Życie, gdy pragniesz, by wyhamowało, drastycznie przyspiesza. Albo hamuje wyrzucając nas poza ścieżkę, poza nawias. Czujesz to, bo w dziwny sposób nieświadomie personalizujesz się z bohaterką. Raz jesteś szczęśliwa, zaraz wpadasz w dołek psychiczny, za chwilę uprawiasz seks z mężem. Te skoki emocji sprawiają, że tli się w tobie czytelnicza ciekawość, która trzyma cię do ostatniej strony. Dokąd to zmierza? - zastanawiasz się co kilka stron.
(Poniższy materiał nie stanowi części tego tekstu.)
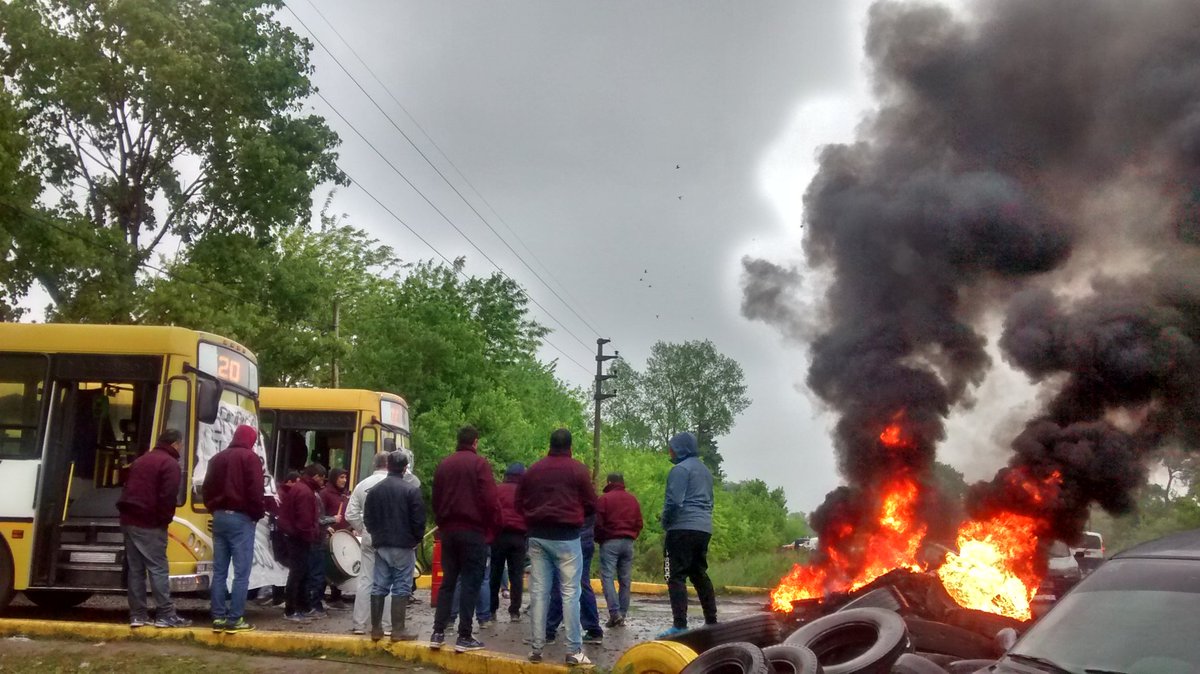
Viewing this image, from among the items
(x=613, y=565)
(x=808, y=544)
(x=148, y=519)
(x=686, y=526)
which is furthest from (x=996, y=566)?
(x=808, y=544)

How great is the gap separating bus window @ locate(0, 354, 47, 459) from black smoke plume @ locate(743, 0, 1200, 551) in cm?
1328

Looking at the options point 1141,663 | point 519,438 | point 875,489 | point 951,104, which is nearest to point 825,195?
point 951,104

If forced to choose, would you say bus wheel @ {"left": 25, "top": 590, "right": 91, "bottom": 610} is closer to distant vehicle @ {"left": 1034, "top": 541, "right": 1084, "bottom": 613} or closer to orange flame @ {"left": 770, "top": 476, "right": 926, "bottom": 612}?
orange flame @ {"left": 770, "top": 476, "right": 926, "bottom": 612}

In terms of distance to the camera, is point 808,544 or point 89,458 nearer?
point 89,458

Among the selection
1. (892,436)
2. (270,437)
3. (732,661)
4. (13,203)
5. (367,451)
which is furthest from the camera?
(13,203)

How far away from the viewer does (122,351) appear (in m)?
12.6

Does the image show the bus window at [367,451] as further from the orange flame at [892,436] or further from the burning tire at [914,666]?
the burning tire at [914,666]

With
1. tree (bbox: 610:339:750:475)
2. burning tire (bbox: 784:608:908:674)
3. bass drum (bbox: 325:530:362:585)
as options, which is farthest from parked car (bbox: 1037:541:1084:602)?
tree (bbox: 610:339:750:475)

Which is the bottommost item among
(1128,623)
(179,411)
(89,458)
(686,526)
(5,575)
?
(1128,623)

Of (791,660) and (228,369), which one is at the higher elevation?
(228,369)

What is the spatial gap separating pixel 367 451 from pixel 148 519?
933 centimetres

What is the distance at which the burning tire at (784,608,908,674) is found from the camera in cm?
717

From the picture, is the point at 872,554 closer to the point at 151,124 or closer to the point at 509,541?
the point at 509,541

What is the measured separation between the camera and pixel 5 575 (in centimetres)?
1184
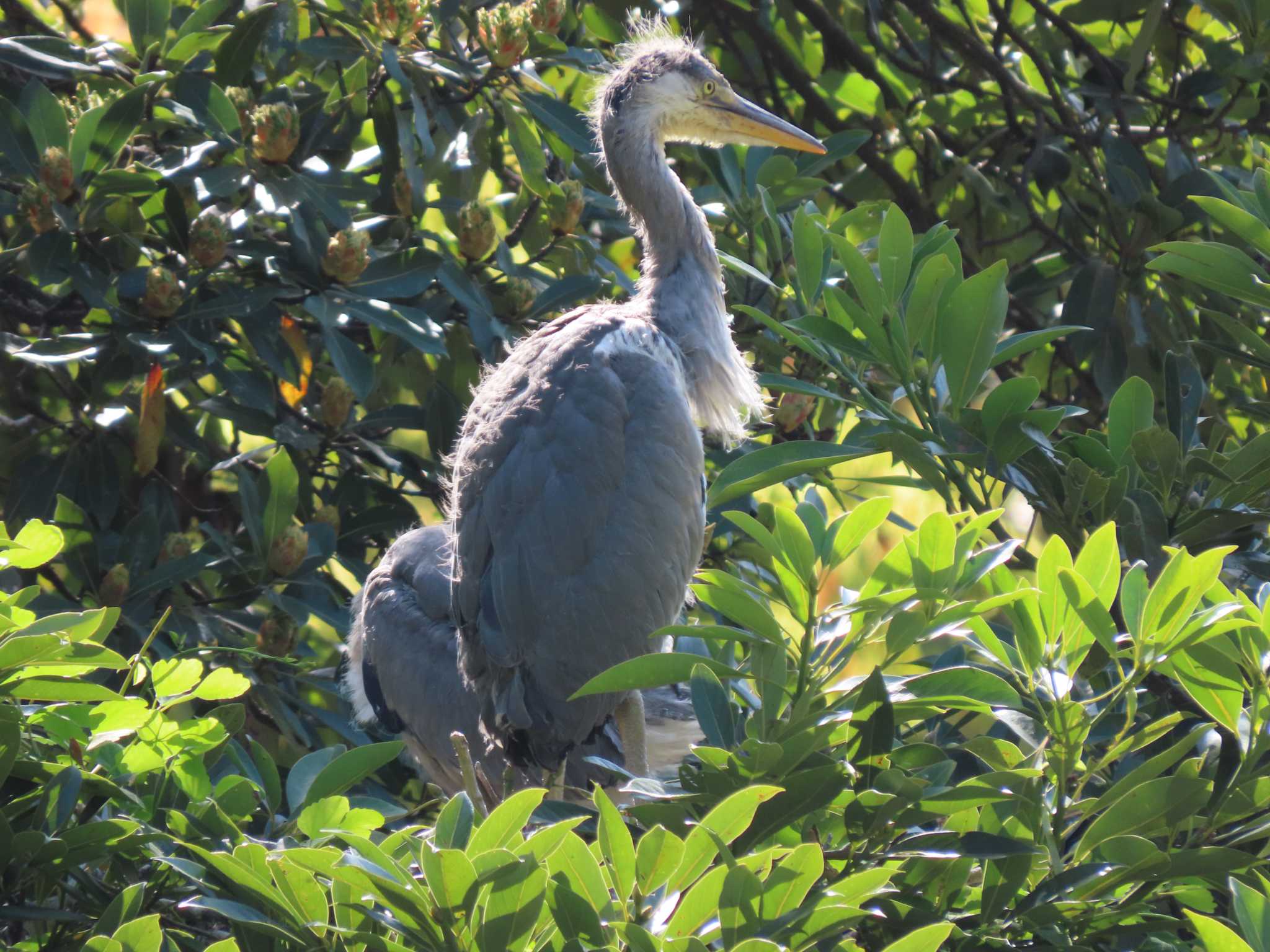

Czy „Żona na chwilę” pieści zmysły? Czy zapowiada przygodę? A może nakazuje usiąść w zadumie, zamknąć oczy i pomyśleć o sobie? Ta powieść ma drobne zwroty akcji, które zmuszają do myślenia, wywołują reakcję u ciebie. Ale wszystko musisz poznać sam i skonfrontować. Warto, bo jest w tej powieści coś, co trudno wyłapać, a co stale krąży nad tobą i daje o sobie znać. Tajemnica, zagadka i … kolejny zakręt.
Polecam.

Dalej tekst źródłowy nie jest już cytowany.